Exercise
Reprint each record exactly. Pictures are not reprinted.

Data for analysis
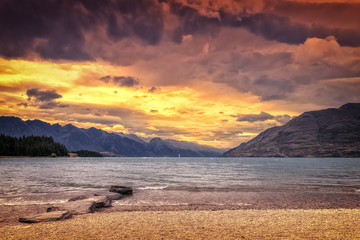 the Lake Te Anau in New Zealand at sunset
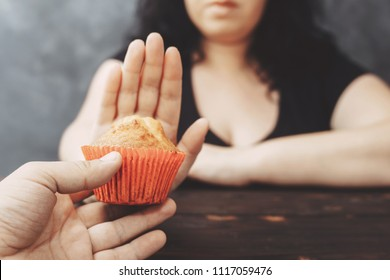Sugar addiction, healthy lifestyle, weight loss, dietary, healthcare and medical concept. Cropped portrait of overweight woman refusing muffin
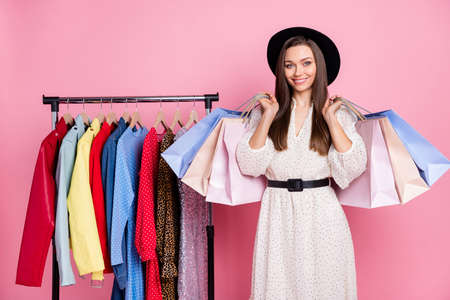Photo of cute charming young lady wear white outfit cap bought new dressed isolated pink color background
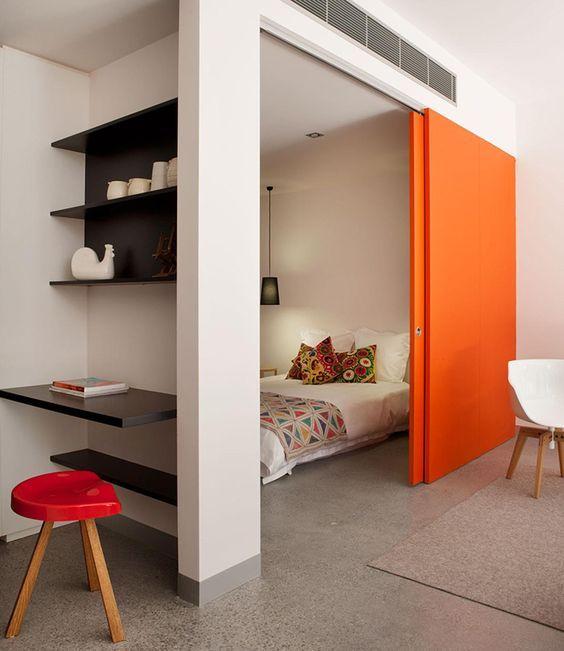 15 Interior Sliding Door Designs You'll Love - Orange Divider Bedroom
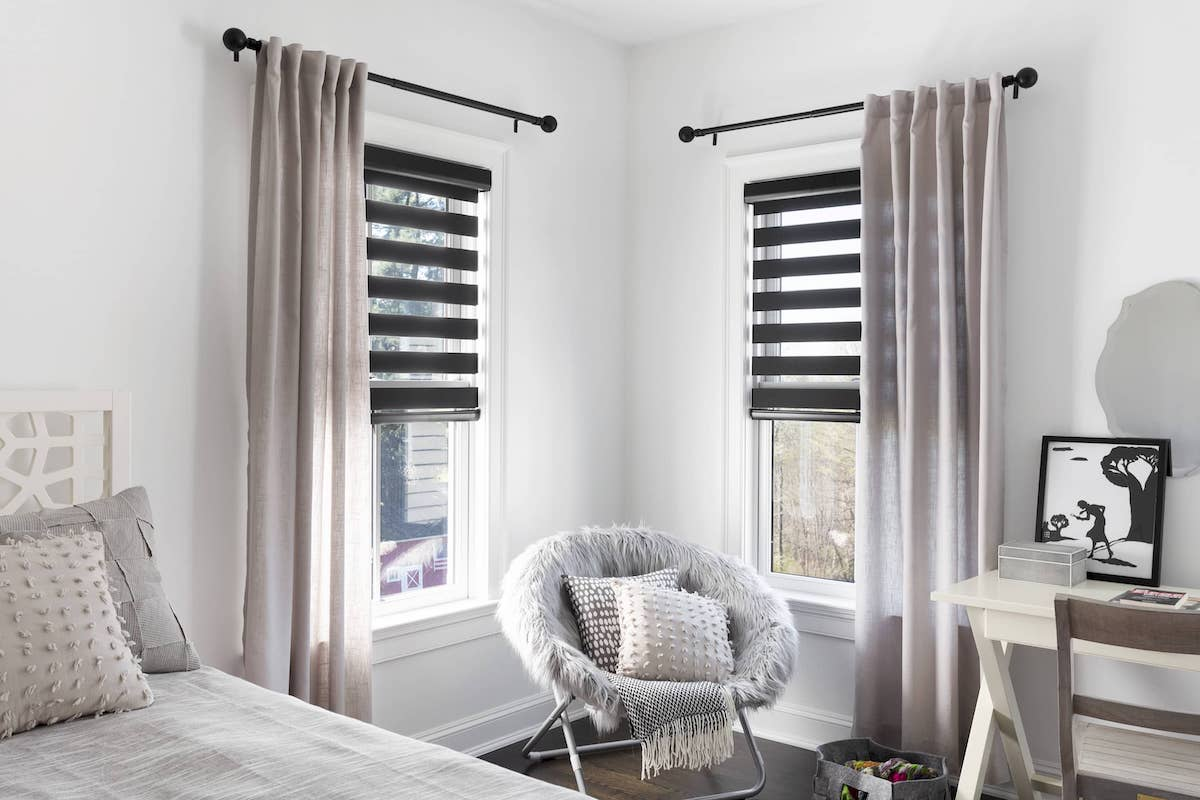 Light bedroom with drapery and dark grey Cascade shades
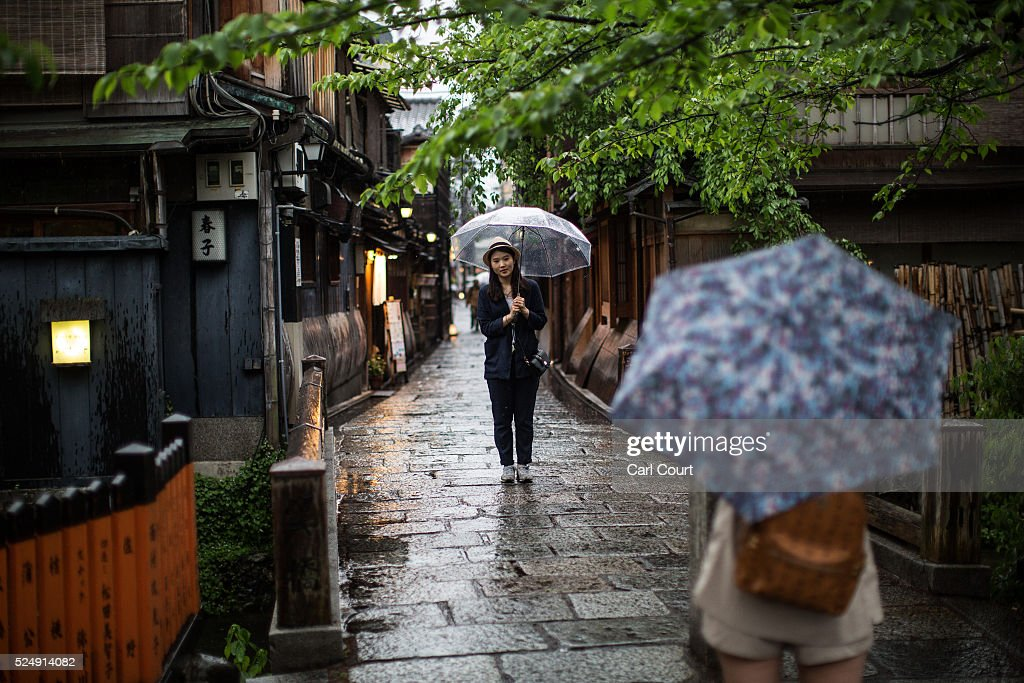 A woman has her photograph taken in a narrow lane on April 27, 2016 in Kyoto, Japan. Now the seventh largest city in Japan, Kyoto was once the Imperial capital for more than one thousand years, it is now the capital city of Kyoto Prefecture and a major part of the Kyoto-Osaka-Kobe metropolitan area.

Your solution
 the Lake Te Anau in New Zealand at sunset
Sugar addiction, healthy lifestyle, weight loss, dietary, healthcare and medical concept. Cropped portrait of overweight woman refusing muffin
Photo of cute charming young lady wear white outfit cap bought new dressed isolated pink color background
 15 Interior Sliding Door Designs You'll Love - Orange Divider Bedroom
 Light bedroom with drapery and dark grey Cascade shades
 A woman has her photograph taken in a narrow lane on April 27, 2016 in Kyoto, Japan. Now the seventh largest city in Japan, Kyoto was once the Imperial capital for more than one thousand years, it is now the capital city of Kyoto Prefecture and a major part of the Kyoto-Osaka-Kobe metropolitan area.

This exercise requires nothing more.